The AE REST API supports password encryption using the UCYBCRYP.EXE that is supplied by default in your installation. It is recommended to use HTTPS to secure the transmission of this information. For more information, see Encoding Passwords.

Authorizations

An efficient and secure system to protect the access to data is a key part of our security concept. Security at data level can be as broad as administrator access to a role, or as granular as Read access to only one job in one specific folder. For more information, see Access Control.

The AE REST API also requires certain authorizations to perform different operations and checks if they are in place when performing them.

  • To retrieve variables, comments, and reports of an execution (GET) you need the authorization S - Executions.

  • To add comments to an execution (POST), you need the authorization M - Modify at runtime.

For more information, see Granting Automation Engine Authorizations.

Tracing

All REST activities can be traced for analysis purposes. To do so select a REST process and right-click to select Advanced Options. This action opens a dialog where you can specify trace flags.

The trace flag can also be set in the Automation Engine configuration (INI) file. To do so, set the JCL key in the TRACE section of the INI file. The relevant values for the RA Web Service REST Agent are:

  • 0: Tracing disabled
  • 1: Traces REST headers and content
  • 2: Traces also login information

Web Server Configuration

The Automation Engine REST node uses a web server which largely uses a predefined configuration. As a system administrator, you can customize the parameters that are listed here in [REST] section of the Automation Engine configuration file ucsrv.ini:

  • Cross-Origin Resource Sharing / Same Origin Policy (CORS/SOP)

    • corsSupportEnabled

    • corsAccessControlAllowOrigin

  • GZIP Compression

    • gzipSupportEnable

  • ThreadPool

    • minPoolSize

    • maxPoolSize

    • idleTimeout

CORS/SOP

The Same Origin Policy (SOP) prevents web clients from carrying out cross-origin requests.

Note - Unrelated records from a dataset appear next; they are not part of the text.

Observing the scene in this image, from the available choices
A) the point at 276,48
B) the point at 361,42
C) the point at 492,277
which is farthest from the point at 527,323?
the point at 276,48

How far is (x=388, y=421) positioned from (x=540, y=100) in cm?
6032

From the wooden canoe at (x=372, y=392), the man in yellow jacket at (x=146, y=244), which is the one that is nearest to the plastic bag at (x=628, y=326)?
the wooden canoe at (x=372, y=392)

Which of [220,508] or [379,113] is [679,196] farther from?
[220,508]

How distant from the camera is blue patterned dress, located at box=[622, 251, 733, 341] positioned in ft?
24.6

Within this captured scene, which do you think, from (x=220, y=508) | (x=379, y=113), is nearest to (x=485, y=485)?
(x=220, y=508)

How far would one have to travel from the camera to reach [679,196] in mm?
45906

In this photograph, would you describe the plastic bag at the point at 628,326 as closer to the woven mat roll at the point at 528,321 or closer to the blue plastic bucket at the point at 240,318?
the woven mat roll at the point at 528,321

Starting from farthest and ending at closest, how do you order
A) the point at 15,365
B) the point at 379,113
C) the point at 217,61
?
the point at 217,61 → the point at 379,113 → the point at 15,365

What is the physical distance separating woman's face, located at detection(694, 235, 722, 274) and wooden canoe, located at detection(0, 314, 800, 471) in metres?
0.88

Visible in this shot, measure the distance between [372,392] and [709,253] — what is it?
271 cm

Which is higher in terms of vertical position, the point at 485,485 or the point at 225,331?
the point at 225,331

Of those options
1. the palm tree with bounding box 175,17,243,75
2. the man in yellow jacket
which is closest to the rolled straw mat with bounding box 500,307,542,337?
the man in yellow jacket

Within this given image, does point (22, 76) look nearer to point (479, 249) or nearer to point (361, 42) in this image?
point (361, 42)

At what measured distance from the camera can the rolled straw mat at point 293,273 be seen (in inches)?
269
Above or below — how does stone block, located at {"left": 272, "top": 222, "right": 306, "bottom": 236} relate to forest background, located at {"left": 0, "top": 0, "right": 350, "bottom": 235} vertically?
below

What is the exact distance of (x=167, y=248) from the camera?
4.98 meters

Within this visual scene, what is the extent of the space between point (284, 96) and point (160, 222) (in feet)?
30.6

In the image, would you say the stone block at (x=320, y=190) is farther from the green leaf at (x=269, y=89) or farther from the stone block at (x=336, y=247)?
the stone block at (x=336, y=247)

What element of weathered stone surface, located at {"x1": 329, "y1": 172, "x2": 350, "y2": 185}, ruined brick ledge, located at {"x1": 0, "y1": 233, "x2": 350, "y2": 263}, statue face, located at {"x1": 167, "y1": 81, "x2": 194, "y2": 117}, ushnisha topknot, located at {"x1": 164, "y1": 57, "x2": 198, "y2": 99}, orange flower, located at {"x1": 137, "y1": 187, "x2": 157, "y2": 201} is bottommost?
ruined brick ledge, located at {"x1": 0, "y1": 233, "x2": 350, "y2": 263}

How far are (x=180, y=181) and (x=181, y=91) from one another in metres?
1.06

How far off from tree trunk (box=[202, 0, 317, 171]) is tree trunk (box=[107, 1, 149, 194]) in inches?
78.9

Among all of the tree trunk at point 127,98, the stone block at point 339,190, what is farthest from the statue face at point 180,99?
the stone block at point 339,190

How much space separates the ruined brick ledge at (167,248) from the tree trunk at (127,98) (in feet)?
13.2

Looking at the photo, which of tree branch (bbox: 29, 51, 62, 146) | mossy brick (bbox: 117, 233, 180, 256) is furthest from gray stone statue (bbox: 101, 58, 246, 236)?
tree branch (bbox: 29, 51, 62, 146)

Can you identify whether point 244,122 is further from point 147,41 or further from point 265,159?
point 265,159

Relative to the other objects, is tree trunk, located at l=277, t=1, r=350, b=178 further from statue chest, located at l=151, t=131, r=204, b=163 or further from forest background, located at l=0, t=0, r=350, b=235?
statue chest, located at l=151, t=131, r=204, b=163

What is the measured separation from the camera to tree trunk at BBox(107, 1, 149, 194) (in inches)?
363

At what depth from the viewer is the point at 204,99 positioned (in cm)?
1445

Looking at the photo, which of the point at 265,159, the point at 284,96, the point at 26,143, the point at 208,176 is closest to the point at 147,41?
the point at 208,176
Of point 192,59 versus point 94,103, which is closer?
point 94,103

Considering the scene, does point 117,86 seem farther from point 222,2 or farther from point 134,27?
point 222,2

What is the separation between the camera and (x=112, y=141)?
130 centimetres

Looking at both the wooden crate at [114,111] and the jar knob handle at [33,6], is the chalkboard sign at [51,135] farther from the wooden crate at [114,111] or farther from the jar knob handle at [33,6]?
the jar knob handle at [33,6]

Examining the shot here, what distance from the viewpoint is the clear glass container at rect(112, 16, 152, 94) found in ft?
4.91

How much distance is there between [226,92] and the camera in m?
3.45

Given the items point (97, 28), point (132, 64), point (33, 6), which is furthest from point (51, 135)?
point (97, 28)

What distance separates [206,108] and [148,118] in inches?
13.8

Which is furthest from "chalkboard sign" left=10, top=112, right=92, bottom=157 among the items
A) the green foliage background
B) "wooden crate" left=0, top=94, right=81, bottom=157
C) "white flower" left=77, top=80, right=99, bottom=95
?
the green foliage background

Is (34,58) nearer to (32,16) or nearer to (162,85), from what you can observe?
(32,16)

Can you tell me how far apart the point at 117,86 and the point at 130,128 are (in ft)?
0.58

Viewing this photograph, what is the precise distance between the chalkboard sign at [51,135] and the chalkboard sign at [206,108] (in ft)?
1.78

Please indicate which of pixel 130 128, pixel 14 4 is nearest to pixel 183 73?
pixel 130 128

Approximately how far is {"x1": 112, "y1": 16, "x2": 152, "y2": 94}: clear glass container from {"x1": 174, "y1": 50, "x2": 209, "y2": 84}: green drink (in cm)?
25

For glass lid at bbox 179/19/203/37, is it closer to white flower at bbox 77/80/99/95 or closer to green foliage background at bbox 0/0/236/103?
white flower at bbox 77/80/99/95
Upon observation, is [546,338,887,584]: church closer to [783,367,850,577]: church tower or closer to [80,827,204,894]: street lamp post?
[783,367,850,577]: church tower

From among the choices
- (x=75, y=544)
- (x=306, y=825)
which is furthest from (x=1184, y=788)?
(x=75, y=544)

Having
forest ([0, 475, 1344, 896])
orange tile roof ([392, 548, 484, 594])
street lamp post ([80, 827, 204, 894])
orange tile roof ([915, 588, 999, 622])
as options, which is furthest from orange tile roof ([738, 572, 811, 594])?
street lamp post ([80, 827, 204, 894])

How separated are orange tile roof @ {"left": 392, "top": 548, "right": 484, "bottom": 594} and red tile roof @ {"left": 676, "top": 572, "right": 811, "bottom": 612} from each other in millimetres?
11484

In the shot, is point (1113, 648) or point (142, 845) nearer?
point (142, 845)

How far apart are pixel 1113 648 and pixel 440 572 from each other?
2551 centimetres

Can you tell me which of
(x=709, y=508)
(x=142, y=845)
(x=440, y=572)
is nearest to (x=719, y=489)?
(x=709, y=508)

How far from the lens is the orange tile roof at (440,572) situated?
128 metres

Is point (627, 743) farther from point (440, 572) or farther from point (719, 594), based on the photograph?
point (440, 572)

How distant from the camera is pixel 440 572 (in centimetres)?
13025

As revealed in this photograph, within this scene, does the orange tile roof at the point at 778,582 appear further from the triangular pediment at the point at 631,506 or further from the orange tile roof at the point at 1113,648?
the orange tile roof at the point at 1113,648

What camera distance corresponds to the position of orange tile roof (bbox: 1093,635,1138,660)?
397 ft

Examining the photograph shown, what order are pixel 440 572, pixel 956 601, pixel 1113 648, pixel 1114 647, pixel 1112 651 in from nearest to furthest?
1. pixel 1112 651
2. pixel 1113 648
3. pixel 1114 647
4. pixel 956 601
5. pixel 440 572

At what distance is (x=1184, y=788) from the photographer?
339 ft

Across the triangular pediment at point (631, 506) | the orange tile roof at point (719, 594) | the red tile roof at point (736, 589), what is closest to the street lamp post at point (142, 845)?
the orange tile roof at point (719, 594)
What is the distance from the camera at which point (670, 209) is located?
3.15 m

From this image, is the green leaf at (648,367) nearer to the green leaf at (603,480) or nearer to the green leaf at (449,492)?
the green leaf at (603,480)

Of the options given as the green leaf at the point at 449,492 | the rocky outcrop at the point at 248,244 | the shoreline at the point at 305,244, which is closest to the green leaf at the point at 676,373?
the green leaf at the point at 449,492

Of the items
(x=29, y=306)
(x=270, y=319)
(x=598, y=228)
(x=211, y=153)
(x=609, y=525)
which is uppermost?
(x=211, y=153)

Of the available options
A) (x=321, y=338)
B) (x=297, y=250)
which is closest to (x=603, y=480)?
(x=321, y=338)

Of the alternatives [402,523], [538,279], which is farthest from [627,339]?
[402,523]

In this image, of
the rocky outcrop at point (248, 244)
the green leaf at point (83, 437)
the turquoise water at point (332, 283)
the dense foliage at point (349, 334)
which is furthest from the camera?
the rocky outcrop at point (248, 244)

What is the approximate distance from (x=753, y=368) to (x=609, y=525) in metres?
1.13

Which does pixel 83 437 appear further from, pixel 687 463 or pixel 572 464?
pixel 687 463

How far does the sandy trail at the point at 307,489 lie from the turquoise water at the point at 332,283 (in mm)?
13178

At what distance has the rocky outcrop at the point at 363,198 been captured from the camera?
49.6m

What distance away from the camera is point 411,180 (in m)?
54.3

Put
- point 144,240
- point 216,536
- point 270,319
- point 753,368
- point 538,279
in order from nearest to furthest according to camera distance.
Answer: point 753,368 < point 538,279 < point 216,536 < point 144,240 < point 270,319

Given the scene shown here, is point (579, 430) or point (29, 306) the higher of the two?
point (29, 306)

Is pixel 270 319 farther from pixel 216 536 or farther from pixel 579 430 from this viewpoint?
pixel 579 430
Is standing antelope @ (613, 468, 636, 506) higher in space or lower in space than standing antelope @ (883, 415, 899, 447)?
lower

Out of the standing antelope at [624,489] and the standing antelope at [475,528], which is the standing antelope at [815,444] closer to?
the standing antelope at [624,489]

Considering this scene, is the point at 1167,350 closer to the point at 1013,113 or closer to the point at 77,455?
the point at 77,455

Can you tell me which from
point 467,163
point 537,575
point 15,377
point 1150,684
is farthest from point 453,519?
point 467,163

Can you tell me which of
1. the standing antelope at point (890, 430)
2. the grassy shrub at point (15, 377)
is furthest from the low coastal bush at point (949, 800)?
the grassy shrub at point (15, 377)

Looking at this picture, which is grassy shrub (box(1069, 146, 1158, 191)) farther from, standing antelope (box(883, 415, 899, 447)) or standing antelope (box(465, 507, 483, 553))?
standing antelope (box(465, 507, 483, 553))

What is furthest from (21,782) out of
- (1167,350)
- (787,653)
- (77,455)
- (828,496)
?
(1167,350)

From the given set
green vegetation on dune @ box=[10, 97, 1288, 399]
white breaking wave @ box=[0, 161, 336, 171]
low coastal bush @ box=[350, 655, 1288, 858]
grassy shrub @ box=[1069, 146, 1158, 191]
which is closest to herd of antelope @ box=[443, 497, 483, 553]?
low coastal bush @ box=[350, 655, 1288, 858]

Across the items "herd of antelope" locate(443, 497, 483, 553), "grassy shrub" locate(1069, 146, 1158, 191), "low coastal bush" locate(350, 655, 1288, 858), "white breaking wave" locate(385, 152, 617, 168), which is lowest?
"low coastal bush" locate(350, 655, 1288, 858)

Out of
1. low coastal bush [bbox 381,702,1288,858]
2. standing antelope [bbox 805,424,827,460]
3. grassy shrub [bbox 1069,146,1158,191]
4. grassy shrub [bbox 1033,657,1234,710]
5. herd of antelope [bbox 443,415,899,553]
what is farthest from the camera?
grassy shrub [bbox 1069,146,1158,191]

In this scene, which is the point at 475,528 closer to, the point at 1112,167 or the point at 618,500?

You can circumvent this policy using Cross-Origin Resource Sharing (CORS) to allow origins explicitly.

Example

Chart of web server configuration.

Host 3 requests a web document from origin 1 (Host 1, web server) at http://host1:80 (default http port). Host 3 then requests information from origin 2 (Host 2, AE) at http://host2:8080 (default AE REST node port). The most common web browsers check whether cross domain requests are allowed or not. If not, the request to the second origin http://host2:8080 is not allowed.

To allow such cross origin requests, the AE REST web service must explicitly tell the web browser to allow the request. You can define it using the following CORS parameters in the [REST] section of the Automation Engine configuration file ucsrv.ini:

  • corsSupportEnabled=1
  • corsAccessControlAllowOrigin=http://host1:80

If the web server runs on the same local host as the browser or web client (Host1 = Host3), you must implement a simple web-based REST client by setting the parameter corsAccessControlAllowOrigin to http://localhost:80.

Compression

A REST client can state in a request that the response payload should be compressed to improve performance. If the REST node supports compression, it sends back the payload in gzip format.

Compression support is disabled by default. You can enable it using the gzipSupportEnabled parameter in the [REST] section of the Automation Engine configuration file ucsrv.ini.

Thread Pooling

The web server that is used by the REST node processes requests with help of threads. The more threads are used, the more REST requests can be processed in parallel.

A thread pool keeps multiple threads waiting to process REST requests. The more requests come in, the more threads the web server automatically makes available within the range that is defined in minPoolSize >= N <= maxPoolSize. If some of the N threads remain unused for a period longer than the timeout period defined in the idleTimeout parameter, these are killed to free resources on the REST process.